# Main: Homework 5

Homework 5

Due 04/13
Weight: 15%

Problem 1 must be done with your project partner.

Submitted:

• Problems 1 & 2
• Electronic submission of files: Submit to learn@UW, One submission per pair, titled hw5.tar.

Not Submitted:

• Problems 3 - 10:
• These problems are optional and will not be graded but are recommended for a better understanding of the course material.

Overview

• Problem 1 & 2 involves writing assembly programs to demonstrate functionality of a pipelined processor

### Problem 1

a) Write an assembly program to demonstrate forwarding in a pipelined processor implementation. Write your code in `p1.asm`.

b) Also write an explanation of your program including where and why forwarding takes place. Write your answer in `p1.txt`.

### Problem 2

a) Write an assembly program to demonstrate why branch prediction is necessary and useful. Write your code in `p2.asm`.

b) Write an explanation of your program and how branch prediction helps in `p2.txt`.

c) Will branch prediction always take only 1 cycle? Write your answer in `p2.txt`.

The remaining problems will not be graded but are recommended for better understanding of the course material.

### Problem 3

Given a 2K Bytes 2 way set associative cache with 16 byte lines and the following code:

for (int i =0; i < 1000; i++)

``` {
A[i] = 40 * B[i];
}
```

a) Compute the overall miss rate (assuming array entries require one word, and each word is 4 byte, and that the base address of each array is aligned with cache line boundary).

b) What kind of cache locality is being exploited?

### Problem 4

Consider a direct-mapped cache with 32-byte blocks and a total capacity of 512 bytes in a system with a 32-bit address space. Assume this is a byte addressable cache.

1. Indicate which bits of an address in this machine correspond to the tag, index, and offset, respectively.
2. For the sequence of addresses below, indicate which references will result in cache hits and which will result in cache misses. If it does result in a miss, mark whether the miss was a compulsory, capacity, or conflict miss.

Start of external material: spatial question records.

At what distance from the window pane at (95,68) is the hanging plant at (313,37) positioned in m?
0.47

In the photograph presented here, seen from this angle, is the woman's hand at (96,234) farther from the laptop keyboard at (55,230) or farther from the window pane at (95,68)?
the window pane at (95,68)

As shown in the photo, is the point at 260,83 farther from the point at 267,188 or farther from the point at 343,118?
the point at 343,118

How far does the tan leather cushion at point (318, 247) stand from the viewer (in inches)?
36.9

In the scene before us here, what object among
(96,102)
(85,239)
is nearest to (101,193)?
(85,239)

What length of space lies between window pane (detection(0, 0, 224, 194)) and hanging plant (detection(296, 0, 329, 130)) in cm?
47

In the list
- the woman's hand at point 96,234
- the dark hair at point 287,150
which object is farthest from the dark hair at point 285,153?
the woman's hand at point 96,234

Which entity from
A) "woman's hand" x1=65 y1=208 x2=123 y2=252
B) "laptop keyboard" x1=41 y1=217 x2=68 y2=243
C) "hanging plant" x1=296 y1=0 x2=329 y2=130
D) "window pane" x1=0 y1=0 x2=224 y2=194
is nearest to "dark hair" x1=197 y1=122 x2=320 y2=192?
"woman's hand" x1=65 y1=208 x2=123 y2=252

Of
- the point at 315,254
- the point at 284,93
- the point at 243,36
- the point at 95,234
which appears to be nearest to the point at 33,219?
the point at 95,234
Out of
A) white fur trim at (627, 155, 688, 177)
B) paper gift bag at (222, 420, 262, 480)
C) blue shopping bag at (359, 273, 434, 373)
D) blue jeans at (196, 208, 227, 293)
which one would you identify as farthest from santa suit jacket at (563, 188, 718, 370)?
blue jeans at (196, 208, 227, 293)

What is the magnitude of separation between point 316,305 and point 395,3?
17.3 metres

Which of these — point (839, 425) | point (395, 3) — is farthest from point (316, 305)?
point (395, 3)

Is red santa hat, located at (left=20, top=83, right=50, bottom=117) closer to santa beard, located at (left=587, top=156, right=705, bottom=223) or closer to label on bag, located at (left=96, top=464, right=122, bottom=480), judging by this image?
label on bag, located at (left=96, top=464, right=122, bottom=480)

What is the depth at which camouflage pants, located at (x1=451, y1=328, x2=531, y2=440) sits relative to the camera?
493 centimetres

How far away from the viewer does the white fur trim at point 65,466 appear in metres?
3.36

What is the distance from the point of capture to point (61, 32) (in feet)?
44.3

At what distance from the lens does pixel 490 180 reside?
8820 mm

Assume the cache is initially empty. (All valid bits are set to 0)
3. Show the final contents of the address tags at the end of execution.
4. Explain what can be done to improve each type of miss.
```0x0000a796
0x000092e8
0x000092f4
0x00004182
0x0000780a
0x0000a690
0x0000408e
0x0000a798
0x00007800
0x000092fc
0x00027c02
0x0000408a
0x00004198
0x00006710
0x0000670c
0x00027c04
0x0000a790
```

### Problem 5

Re-do problem 3, but using a two-way set-associative cache. When replacing a block, the least-recently-used block is chosen to be replaced. Everything else (block size and total capacity) remains the same.

Determine the speedup over the direct-mapped cache in problem 3. Assume both caches can be accessed in 1 cycle, that the CPI without misses is 1.0, and that the miss penalty is 25 cycles.

### Problem 6

Consider a cache with the following characteristics:

• 32-byte blocks
• 5-way set associative
• 1024 sets
• writeback
• LRU replacement policy
1. How many bytes of data storage are there?
2. What is the total number of bits needed to implement the cache?
3. Make a picture similar to the one on page 486 of the text. (As with the picture in the text, include the hit and data logic.)

### Problem 7

How many storage bits are required to implement a 256KB cache, with 16B blocks, that is a 4 way set-associative, uses write-back policy, LRU replacement and assuming a 2^36 byte addressable address space ?

Bits are required for : 1. The Data 2. The Tags 3. The Valid bits 4. The dirty bits 5. The LRU bits

### Problem 8

Do problems 5.4.1 to 5.4.3 in page 551 of textbook.

### Problem 9

Do problems 5.7.1 to 5.7.3 in page 554 of textbook.

### Problem 10

Given processor running at 2GHz with a base CPI of 1.0 (CPI without considering memory access delay, stalls, etc). About 30% of the instructions in a program involve data memory access. The access delay of instruction memory is ignored. The data memory access time is 100 ns including miss handling. Its primary (L1) cache has a hit rate of 99% and no access penalty if it is a hit. Now, it is considered to add a L2 cache between the L1 cache and the main memory. Suppose the L2 cache has a miss ratio of 20% and access delay of 5 ns. How much performance improvement with the L2 cache than without it?